After a very neat first question in which he quoted a striking schoolteacher whom Cameron had praised for not walking out earlier this year, the prime minister started extremely well. Why were they striking? Miliband had asked. Cameron, speaking slowly and clearly like an Englishman speaking English abroad, explained: "They object to the reforms we are making to public sector pensions." A straight answer: unorthodox, perhaps, but very neatly done.
He then quoted John Hutton, Labour's former work and pensions secretary, as an even more effective way of muting opposition moaning, before quoting Miliband back this summer saying that strikes then were wrong. Cameron, forgetting he was the one supposed to be providing the answers, finished with a question: why had Miliband changed his mind?
"Answer!" the Tories yelled, earning a rebuke from the Speaker for their "orchestrated barracking". Of course Miliband did not. Instead he took on Cameron's claim that the strike was taking place "at a time when negotiations are still underway".
This very straightforward issue is exactly the subject of intense debate between ministers and unions. Indeed, if they spent all the time wasted on debating whether talks are currently ongoing engaged in genuine dialogue instead, we might be a lot closer to an end to the impasse.
"They declared negotiations at an end four weeks ago!" Miliband declared. Cameron responded by insisting this was "completely untrue! – there had been talks yesterday, and there would be tomorrow, he said. More big cheers from the Conservative backbenches. The sheer momentum of their vocal support only amplified Miliband's difficulties.
He then made things much worse for himself with a verbal slip about poor old cleaners – "people who earn in a week what the chancellor pays for his annual skiing holiday". First came the reflex cheer from Labour MPs. And then, as the government benches realised what he'd said made no sense, a slowburning, contemptuous laughter slowly bubbled up. Miliband stuttered, repeating himself, his momentum entirely deflated. It was lucky John Bercow intervened yet again, giving him the time he needed to regroup.
At this low point it appeared Miliband had once again managed to make a complete hash of the session. Things looked black for Labour. "I'm not going to demonise the dinner lady, the cleaner," Miliband said desperately. Cameron was contemptuous. "Let me remind him about the facts," he said patronisingly. Miliband wrinkled his nose and put his palms outwards, with all the futility of a desperate footballer's appeal.

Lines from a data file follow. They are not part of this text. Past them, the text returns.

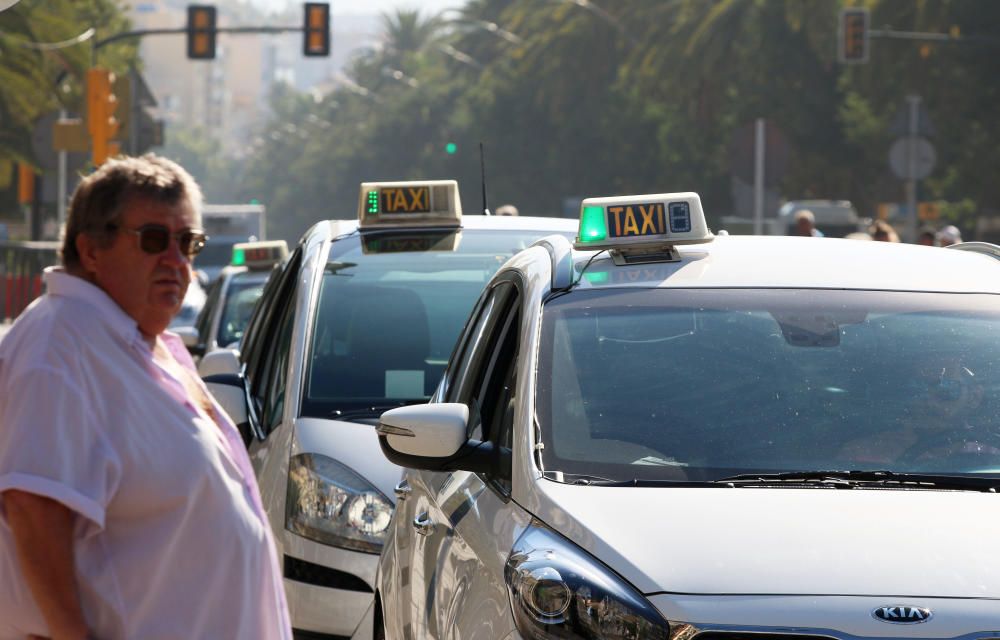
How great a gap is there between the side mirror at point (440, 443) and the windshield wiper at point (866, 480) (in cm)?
59

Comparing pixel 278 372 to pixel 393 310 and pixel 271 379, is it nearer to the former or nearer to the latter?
pixel 271 379

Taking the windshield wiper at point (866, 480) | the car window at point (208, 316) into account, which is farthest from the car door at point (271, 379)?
the car window at point (208, 316)

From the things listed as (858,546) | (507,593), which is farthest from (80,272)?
(858,546)

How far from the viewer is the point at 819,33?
48406 millimetres

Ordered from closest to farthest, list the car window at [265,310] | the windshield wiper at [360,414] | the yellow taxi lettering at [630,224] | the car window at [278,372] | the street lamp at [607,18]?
the yellow taxi lettering at [630,224]
the windshield wiper at [360,414]
the car window at [278,372]
the car window at [265,310]
the street lamp at [607,18]

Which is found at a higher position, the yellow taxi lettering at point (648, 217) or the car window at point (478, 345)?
the yellow taxi lettering at point (648, 217)

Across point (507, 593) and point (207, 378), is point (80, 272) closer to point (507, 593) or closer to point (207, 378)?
point (507, 593)

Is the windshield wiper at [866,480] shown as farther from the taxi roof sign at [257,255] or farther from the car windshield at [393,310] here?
the taxi roof sign at [257,255]

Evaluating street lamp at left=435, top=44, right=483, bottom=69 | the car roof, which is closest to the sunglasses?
the car roof

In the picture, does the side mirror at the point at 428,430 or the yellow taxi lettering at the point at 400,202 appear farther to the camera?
the yellow taxi lettering at the point at 400,202

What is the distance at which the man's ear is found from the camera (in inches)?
128

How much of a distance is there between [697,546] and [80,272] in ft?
4.10

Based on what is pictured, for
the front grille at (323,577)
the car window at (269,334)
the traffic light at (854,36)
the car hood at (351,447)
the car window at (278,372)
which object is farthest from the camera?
the traffic light at (854,36)

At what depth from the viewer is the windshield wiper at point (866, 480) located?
4176mm
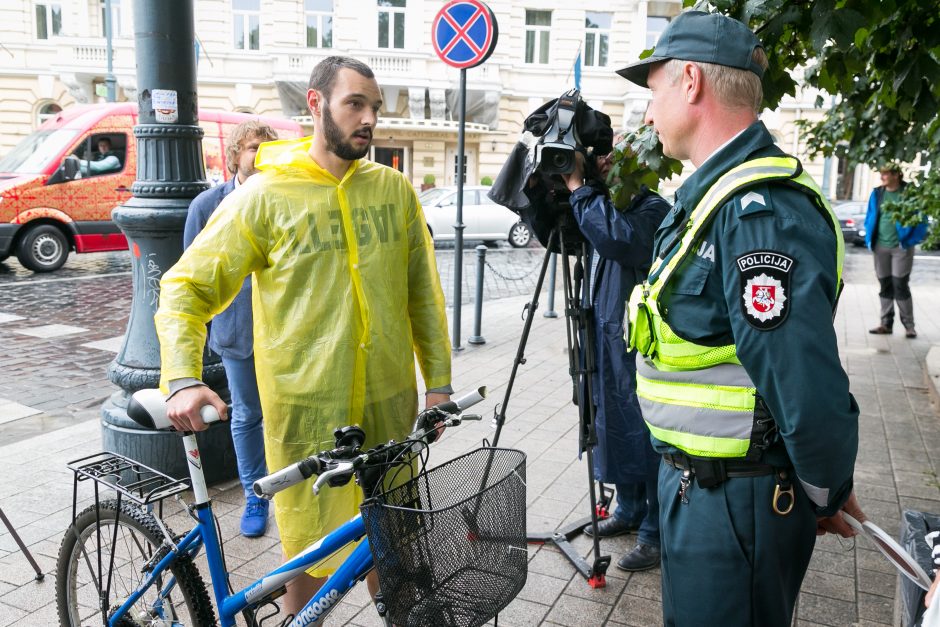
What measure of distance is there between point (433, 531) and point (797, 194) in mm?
1095

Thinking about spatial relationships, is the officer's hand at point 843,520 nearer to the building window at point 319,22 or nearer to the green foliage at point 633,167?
the green foliage at point 633,167

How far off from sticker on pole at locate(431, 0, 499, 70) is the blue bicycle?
557cm

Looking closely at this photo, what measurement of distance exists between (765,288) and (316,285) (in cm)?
145

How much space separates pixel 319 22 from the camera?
2923 cm

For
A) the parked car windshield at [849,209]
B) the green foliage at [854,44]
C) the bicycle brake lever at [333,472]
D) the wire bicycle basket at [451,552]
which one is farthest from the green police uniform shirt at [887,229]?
the parked car windshield at [849,209]

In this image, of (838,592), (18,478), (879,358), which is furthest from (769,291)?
(879,358)

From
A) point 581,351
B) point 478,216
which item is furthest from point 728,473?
point 478,216

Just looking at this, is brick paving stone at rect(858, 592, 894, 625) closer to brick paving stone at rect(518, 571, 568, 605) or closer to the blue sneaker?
brick paving stone at rect(518, 571, 568, 605)

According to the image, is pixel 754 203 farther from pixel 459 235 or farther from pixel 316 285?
pixel 459 235

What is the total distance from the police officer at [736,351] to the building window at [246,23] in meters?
30.0

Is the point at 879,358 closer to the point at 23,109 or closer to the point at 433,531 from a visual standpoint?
the point at 433,531

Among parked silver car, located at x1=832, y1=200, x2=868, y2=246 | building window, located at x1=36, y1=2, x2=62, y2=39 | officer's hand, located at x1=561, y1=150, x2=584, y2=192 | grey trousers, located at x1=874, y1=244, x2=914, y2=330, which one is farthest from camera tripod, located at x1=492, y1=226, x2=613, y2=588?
building window, located at x1=36, y1=2, x2=62, y2=39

Things were so bad that shadow chancellor Ed Balls felt Miliband could do with a bit of advice. He began rabbiting away at his leader, muttering advice as Cameron droned on. Miliband, stuck between Cameron in full-flow towering over him and Balls jabbering to his right, appeared thoroughly distracted. Eventually he nodded irritably, moving forward dismissively in his seat as Cameron's press office-approved lines were rolled out.
The prime minister even felt complacent enough to make a jibe at Labour for being "in the pocket of the unions". That got roars of approval.

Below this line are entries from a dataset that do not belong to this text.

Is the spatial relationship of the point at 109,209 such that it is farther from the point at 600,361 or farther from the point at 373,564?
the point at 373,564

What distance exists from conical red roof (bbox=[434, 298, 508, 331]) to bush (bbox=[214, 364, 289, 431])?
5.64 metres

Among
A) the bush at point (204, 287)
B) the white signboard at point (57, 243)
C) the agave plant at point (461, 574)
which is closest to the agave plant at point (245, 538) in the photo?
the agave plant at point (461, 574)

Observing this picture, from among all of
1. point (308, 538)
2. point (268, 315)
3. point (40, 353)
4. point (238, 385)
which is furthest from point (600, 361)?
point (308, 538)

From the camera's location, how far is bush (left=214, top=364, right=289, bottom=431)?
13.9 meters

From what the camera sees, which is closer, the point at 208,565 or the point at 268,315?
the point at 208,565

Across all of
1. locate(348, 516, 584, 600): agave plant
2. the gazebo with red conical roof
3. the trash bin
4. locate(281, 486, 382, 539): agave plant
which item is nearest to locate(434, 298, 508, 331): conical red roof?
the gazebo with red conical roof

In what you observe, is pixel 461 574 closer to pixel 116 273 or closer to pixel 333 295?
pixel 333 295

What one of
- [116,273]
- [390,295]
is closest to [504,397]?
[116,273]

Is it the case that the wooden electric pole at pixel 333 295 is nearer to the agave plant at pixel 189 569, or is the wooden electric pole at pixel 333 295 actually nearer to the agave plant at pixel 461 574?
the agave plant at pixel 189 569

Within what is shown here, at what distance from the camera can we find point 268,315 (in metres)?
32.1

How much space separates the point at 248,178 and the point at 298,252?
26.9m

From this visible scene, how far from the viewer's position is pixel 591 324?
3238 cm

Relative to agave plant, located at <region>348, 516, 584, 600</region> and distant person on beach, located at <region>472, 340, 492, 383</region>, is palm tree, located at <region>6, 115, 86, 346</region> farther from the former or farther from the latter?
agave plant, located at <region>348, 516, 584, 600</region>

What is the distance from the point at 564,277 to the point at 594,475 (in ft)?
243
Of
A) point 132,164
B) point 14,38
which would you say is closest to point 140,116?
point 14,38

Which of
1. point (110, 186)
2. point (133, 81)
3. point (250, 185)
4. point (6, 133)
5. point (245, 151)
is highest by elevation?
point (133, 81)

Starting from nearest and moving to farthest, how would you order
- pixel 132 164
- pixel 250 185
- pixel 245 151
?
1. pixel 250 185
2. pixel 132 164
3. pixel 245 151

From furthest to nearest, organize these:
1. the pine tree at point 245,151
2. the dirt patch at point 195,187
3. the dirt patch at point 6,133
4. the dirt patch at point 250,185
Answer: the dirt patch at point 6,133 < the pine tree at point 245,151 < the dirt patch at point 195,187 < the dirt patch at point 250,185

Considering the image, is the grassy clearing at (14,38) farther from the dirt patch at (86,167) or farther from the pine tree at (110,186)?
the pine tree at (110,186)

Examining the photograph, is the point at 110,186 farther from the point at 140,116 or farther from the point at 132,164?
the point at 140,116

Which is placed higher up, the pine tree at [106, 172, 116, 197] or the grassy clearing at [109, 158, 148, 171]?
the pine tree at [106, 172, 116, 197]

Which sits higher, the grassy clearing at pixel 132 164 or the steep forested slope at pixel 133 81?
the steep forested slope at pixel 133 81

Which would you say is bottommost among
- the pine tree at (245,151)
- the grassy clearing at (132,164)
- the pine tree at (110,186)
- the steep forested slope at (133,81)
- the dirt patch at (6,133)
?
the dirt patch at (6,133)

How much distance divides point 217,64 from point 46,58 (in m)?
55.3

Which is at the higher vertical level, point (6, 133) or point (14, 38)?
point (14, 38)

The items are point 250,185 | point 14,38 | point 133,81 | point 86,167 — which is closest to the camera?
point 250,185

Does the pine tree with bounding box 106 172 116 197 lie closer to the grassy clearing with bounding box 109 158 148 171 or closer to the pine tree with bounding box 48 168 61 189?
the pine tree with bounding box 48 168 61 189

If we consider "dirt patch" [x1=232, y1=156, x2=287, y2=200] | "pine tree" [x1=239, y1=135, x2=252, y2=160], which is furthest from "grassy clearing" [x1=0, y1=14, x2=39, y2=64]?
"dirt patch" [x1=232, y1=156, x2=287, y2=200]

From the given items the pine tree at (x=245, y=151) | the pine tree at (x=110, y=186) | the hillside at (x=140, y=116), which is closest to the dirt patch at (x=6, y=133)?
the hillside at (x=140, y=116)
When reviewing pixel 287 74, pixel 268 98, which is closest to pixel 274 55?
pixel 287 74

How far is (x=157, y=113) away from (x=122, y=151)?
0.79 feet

But then came the change. Miliband leapt up from his seat, grateful to get away from Balls. He was proud of receiving money from the unions, he insisted; this was "better than those millions from Lord Ashcroft!"
At last! He was starting to rally. The Labour leader then launched into a broader attack on low-paid workers. "He sits there shaking his head," he hissed at Cameron, who, head down, was furiously leafing through his notes. "He doesn't understand his own policy!"

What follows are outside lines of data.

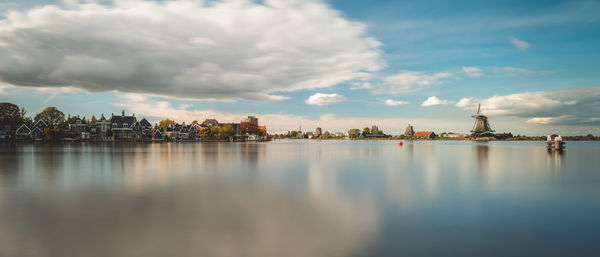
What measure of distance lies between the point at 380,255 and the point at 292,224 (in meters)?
3.29

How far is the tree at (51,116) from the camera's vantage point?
97488 millimetres

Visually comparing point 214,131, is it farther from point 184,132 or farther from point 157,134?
point 157,134

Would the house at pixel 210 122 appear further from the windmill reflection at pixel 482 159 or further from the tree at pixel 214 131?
the windmill reflection at pixel 482 159

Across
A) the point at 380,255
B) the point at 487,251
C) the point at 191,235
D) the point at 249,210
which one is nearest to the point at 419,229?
the point at 487,251

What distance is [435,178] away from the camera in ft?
68.7

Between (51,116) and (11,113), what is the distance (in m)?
11.2

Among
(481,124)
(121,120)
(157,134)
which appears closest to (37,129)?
(121,120)

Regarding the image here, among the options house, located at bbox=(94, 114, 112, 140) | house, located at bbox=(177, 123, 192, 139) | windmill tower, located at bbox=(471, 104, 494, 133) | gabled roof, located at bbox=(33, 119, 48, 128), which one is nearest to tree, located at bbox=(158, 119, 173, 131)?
house, located at bbox=(177, 123, 192, 139)

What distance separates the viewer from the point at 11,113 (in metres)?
96.8

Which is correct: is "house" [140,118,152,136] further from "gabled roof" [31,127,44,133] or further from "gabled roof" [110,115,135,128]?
"gabled roof" [31,127,44,133]

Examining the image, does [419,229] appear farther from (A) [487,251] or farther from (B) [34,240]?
(B) [34,240]

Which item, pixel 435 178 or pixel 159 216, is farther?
pixel 435 178

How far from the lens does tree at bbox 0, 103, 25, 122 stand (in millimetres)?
94375

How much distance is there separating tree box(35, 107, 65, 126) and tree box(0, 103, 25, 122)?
21.5ft
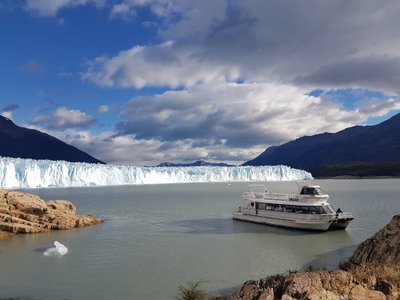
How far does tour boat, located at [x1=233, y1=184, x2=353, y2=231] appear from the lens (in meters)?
38.8

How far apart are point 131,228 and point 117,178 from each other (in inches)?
4537

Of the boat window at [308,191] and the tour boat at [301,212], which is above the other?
the boat window at [308,191]

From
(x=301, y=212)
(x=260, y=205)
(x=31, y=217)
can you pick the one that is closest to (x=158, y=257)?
(x=301, y=212)

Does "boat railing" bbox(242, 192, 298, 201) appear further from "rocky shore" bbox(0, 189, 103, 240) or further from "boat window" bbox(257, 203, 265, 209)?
"rocky shore" bbox(0, 189, 103, 240)

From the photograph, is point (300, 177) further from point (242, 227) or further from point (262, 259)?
point (262, 259)

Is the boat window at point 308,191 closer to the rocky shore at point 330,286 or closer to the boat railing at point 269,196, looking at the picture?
the boat railing at point 269,196

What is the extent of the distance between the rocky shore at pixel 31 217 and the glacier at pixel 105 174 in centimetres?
8227

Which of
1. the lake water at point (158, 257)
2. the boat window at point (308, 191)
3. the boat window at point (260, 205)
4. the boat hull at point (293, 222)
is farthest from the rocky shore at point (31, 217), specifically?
the boat window at point (308, 191)

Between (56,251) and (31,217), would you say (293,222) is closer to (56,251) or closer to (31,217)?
(56,251)

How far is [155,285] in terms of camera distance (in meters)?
21.2

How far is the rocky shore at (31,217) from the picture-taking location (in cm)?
3962

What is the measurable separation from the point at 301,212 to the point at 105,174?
405 feet

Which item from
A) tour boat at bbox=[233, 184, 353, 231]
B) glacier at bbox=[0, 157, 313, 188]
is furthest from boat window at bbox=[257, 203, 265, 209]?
glacier at bbox=[0, 157, 313, 188]

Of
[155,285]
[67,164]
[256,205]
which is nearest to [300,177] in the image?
[67,164]
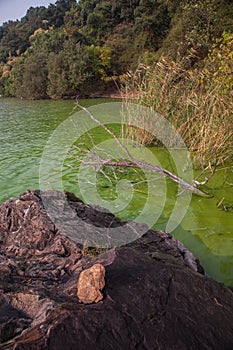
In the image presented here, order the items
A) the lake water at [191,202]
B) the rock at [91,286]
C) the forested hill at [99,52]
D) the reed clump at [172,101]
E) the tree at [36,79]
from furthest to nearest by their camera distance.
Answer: the tree at [36,79] < the forested hill at [99,52] < the reed clump at [172,101] < the lake water at [191,202] < the rock at [91,286]

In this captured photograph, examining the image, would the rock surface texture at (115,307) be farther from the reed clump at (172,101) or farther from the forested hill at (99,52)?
the forested hill at (99,52)

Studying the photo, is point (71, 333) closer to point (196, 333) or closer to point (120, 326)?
point (120, 326)

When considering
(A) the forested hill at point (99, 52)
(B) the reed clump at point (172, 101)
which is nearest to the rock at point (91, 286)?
(B) the reed clump at point (172, 101)

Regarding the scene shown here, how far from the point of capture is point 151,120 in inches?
249

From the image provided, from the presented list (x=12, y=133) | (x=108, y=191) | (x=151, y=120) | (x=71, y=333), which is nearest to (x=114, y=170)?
(x=108, y=191)

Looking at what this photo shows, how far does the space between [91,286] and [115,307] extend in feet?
0.51

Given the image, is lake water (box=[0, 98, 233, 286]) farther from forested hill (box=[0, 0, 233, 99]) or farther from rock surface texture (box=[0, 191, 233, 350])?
forested hill (box=[0, 0, 233, 99])

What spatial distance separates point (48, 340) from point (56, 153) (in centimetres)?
701

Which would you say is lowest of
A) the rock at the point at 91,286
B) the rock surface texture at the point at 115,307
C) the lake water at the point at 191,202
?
the lake water at the point at 191,202

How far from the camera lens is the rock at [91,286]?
1.48m

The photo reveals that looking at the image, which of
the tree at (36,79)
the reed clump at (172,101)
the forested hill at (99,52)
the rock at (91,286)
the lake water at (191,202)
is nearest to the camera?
the rock at (91,286)

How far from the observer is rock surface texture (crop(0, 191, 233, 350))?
1291 millimetres

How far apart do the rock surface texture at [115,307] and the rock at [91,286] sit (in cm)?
4

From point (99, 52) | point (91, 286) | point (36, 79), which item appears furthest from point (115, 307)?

For the final third of the exchanges it was all Miliband. He leapt up from his seat again to point out that child poverty was going up as a result of yesterday's autumn statement. He poured scorn on Michael Gove, telling the education secretary to "calm down!". He came up with one of his better soundbites: that Cameron was "another Conservative prime minister for whom unemployment is a price worth paying".
The PM tried to come back by calling Miliband "weak" and "irresponsible". But his only answer to Miliband's criticisms was to say Labour would borrow even more. It didn't quite cut the mustard. "His plan has failed," the Labour leader seethed. "He is making working families pay the most. He will never again be able to say 'we're all in this together'!"
Labour MPs cheered, competing with the Tories for the first time in what felt like weeks. Miliband, full of beans, sat down, and did something he's never done before: grin happily as he listened to Cameron's answer. The adrenaline of the moment, that spark which so often has been missing, had carried him through what at one stage had looked extremely difficult.
Cameron finished with his usual flourishes, as well as an appalling joke about the Unison union which Tory MPs seemed to laugh at before the punchline had been delivered.
"We are being tested in this difficult times, but we will meet that test," Cameron pledged. At last, it looked like Miliband was finally meeting the challenge he faces, too.